# Work to be completed
Only the lines from the opening of the material through the line bearing "Ringe: Moderner orientalischer" should be reproduced, exactly and without pictures.
====== Material for the task ======
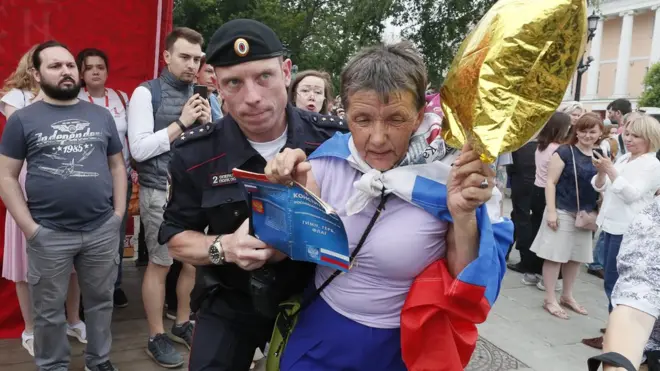 Задержания на марше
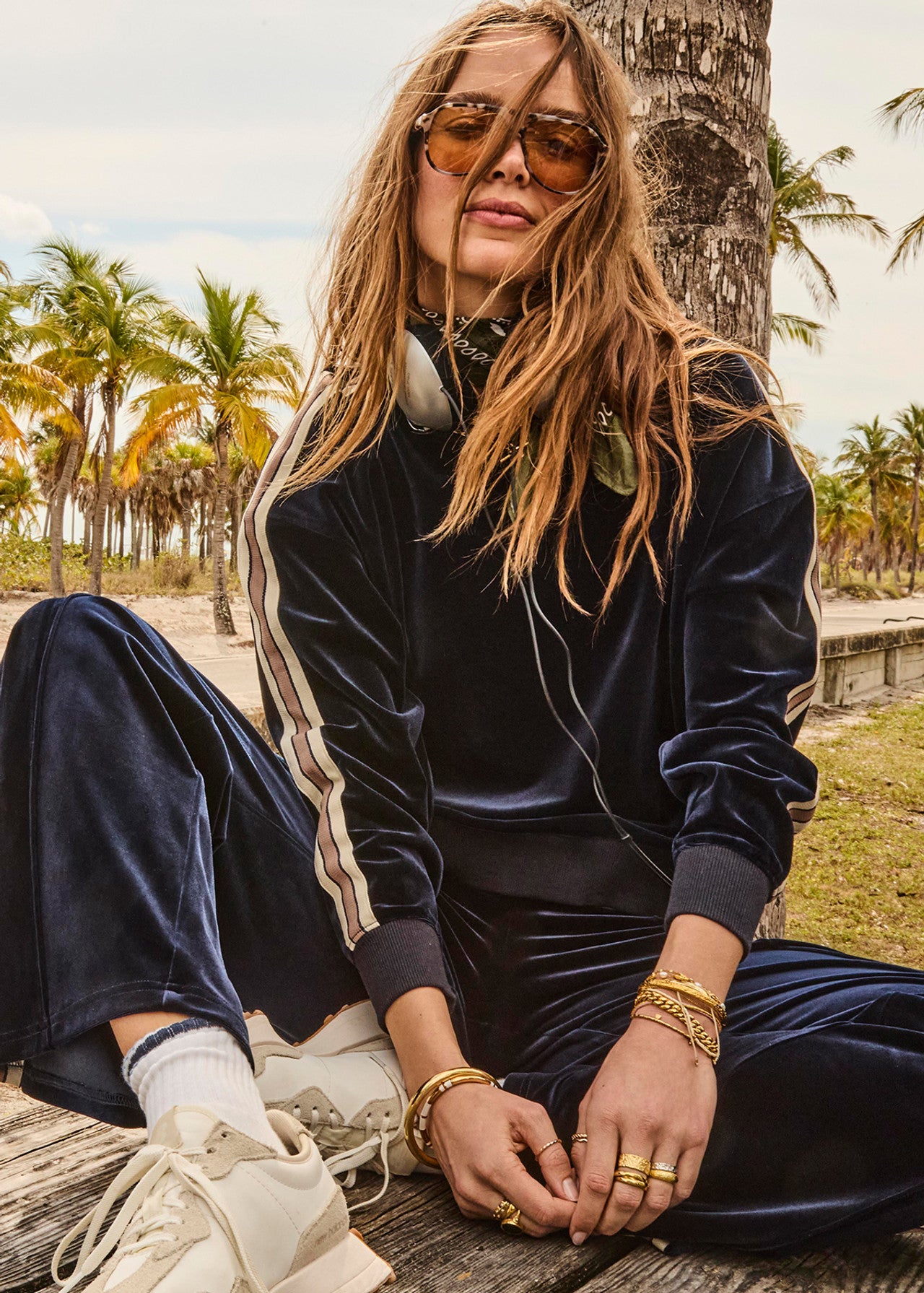 THE UPSIDE MONACO LISEL CREW NECK SWEATER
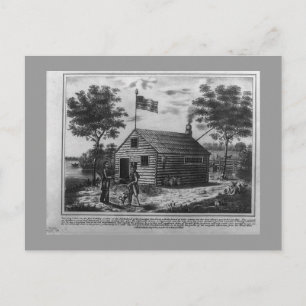 Briefkaart van lokade en harde cider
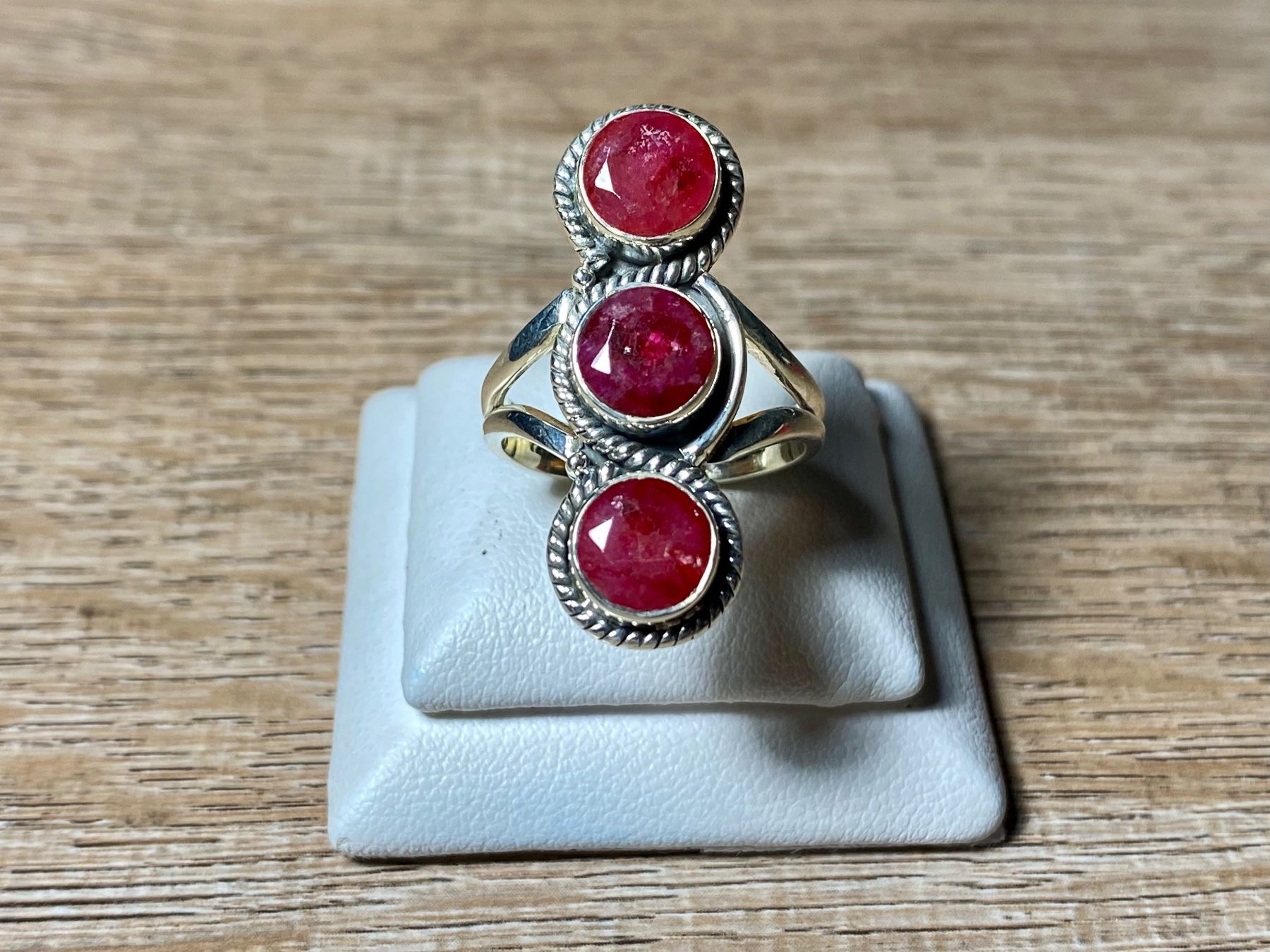 Ringe: Moderner orientalischer Silberring mit natürlichem Rubin – Neu und originalverpackt aus Laax von Kiki_Kingdom3 5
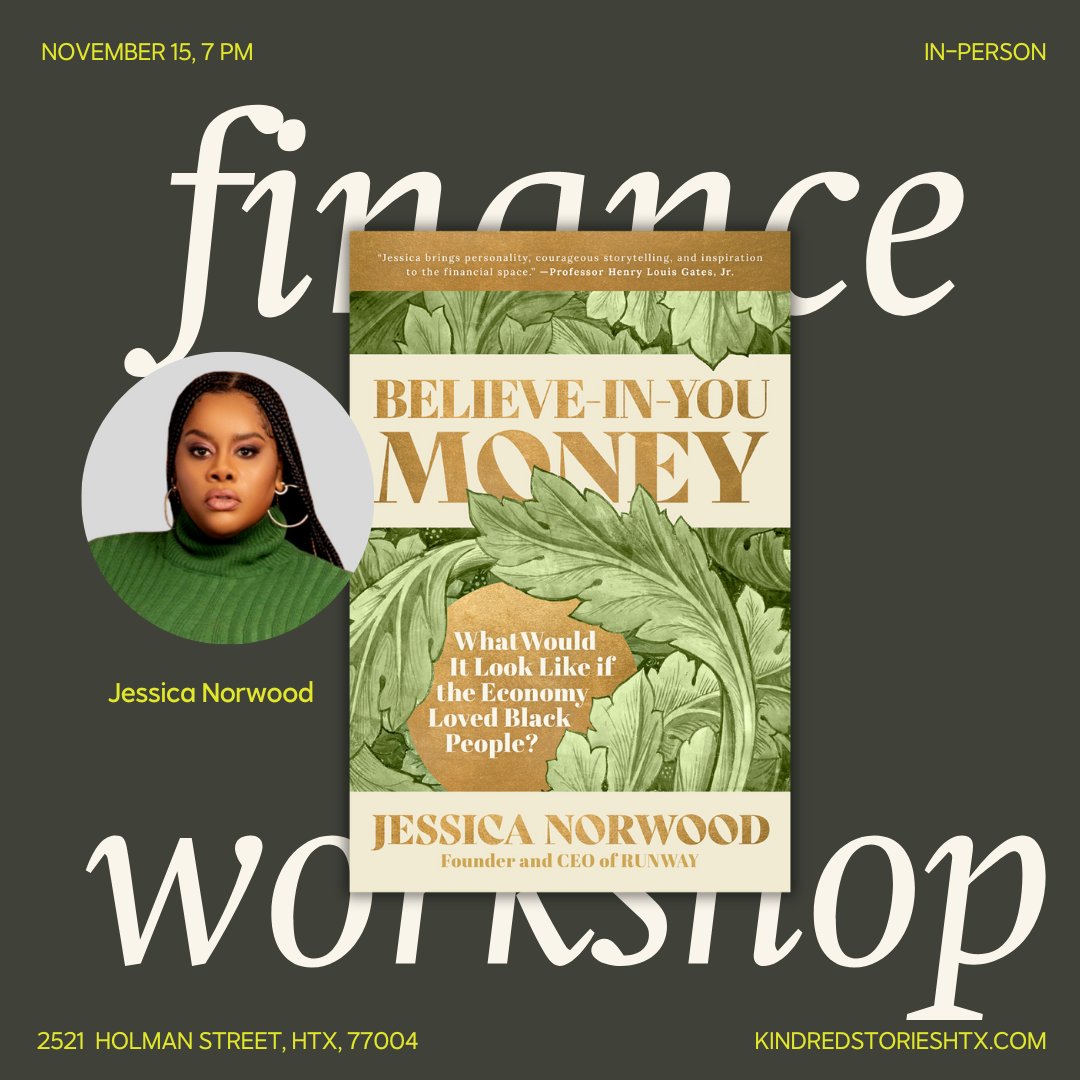 It's the perfect time to take a look at your money, honeys! Join us for an empowering money workshop with an emphasis on entrepreneurship from CEO of RUNWAY (@runway.family) and author of Believe-In-You Money, Jessica Norwood (@jessicanorwood)! There is a huge racial wealth g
======
# Exercise solution
 Задержания на марше
 THE UPSIDE MONACO LISEL CREW NECK SWEATER
 Briefkaart van lokade en harde cider
 Ringe: Moderner orientalischer Silberring mit natürlichem Rubin – Neu und originalverpackt aus Laax von Kiki_Kingdom3 5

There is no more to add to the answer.